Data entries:
========
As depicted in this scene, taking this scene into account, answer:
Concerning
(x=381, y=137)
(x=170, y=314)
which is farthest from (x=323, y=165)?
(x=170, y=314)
========
GOAL: Write out every line of the records exactly.

EXERCISE RESULT:
As depicted in this scene, taking this scene into account, answer:
Concerning
(x=381, y=137)
(x=170, y=314)
which is farthest from (x=323, y=165)?
(x=170, y=314)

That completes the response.